A group of kids, including N’Tanis and Kori Wuttunee, Salsa dancing.

Helping children and youth access cultural activities: Raising funds key to increased access

June, 2023

More and more good causes emerged post-pandemic, increasing the challenge for charities to raise awareness and funds to support kids who can’t afford cultural program costs. Thanks to new partnerships, new promotions and an extremely successful fundraising event, Creative Kids found a way and was able to help over 1,200 kids access cultural programs this past year.

In 2022, applications to Creative Kids continued to increase, reaching to just below pre-COVID levels. Of the 1,468 applications submitted, 1,231 kids, from 83 communities throughout the province, were supported in pursing their creative passions. As a result of helping these kids, more than 240 instructors of music, dance, theatre, visual art and/or cultural heritage, were paid for their services.

“In challenging times, fundraisers have to be even more creative,” says Gloria Walsh, administration manager, SaskCulture and Creative Kids. “In 2022, we continued a focused-approach on foundations and grants, major donors, third-party fundraising, as well as getting out into the community to talk about the program directly with potential donors.”

A successful partnership with Cultural Connections Regina, which runs the India Night Fundraiser, was an important contributor to funds raised over the past year. “The India Night Fundraiser raised over $160,000 for Creative Kids,” says Walsh, “and we are enormously grateful.”

Donors recognize that the need continues to grow. “People are hearing more about how arts and cultural activities are life-changing and develop many positive attributes in children and youth,” says Walsh. “These messages are being shared throughout regular media channels, as young people share stories of change and success in life.” Creative Kids has also increased its use of social media to reach new audiences with these messages.

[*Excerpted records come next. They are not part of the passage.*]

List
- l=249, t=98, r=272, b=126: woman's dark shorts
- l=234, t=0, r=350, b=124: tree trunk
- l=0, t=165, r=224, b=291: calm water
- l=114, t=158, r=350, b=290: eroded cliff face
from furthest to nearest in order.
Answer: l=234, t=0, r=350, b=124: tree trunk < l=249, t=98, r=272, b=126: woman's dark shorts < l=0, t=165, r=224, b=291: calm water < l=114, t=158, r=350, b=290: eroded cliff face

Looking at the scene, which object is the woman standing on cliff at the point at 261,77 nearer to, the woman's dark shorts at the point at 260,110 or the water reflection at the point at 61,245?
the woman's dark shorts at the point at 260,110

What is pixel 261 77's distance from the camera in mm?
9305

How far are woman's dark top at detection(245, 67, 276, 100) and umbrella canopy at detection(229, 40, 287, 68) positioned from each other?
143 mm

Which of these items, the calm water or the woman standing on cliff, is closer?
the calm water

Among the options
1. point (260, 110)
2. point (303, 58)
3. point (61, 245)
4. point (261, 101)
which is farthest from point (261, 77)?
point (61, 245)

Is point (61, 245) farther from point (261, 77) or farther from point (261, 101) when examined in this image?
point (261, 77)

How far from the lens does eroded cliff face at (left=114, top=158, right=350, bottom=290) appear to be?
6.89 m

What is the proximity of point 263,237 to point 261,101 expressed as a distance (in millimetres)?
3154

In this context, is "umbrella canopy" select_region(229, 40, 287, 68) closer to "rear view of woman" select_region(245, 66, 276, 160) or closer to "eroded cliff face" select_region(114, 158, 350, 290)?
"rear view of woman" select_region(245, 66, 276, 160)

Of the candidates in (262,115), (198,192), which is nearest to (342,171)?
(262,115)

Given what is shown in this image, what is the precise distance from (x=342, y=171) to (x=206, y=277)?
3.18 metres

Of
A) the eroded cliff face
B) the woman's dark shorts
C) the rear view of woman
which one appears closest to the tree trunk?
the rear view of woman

Realizing that applicants were interested in returning to cultural activities, Creative Kids aimed to be as flexible as possible. According to Shawn Bauche, program consultant, Creative Kids, says “Although there was a renewed energy felt by families wanting their children to return to lessons or try new classes, some parents were still hesitant. To help, we kept the application deadline flexible to help more kids this year.” This flexibility gave applicants the time to find programs that met their needs.

Since starting in 2010, Creative Kids continues to see the demand grow. Except for the slowdown caused by the pandemic, the increase in applications, coincides with the increased awareness of the program. This past year, 237 kids out of 1,466 were denied funding. Bauche says, “No one likes to turn down any eligible kids, so work continues to encourage donations and increase the funds available. Program costs should not be a barrier to getting kids involved with a cultural or creative activity of their choice.”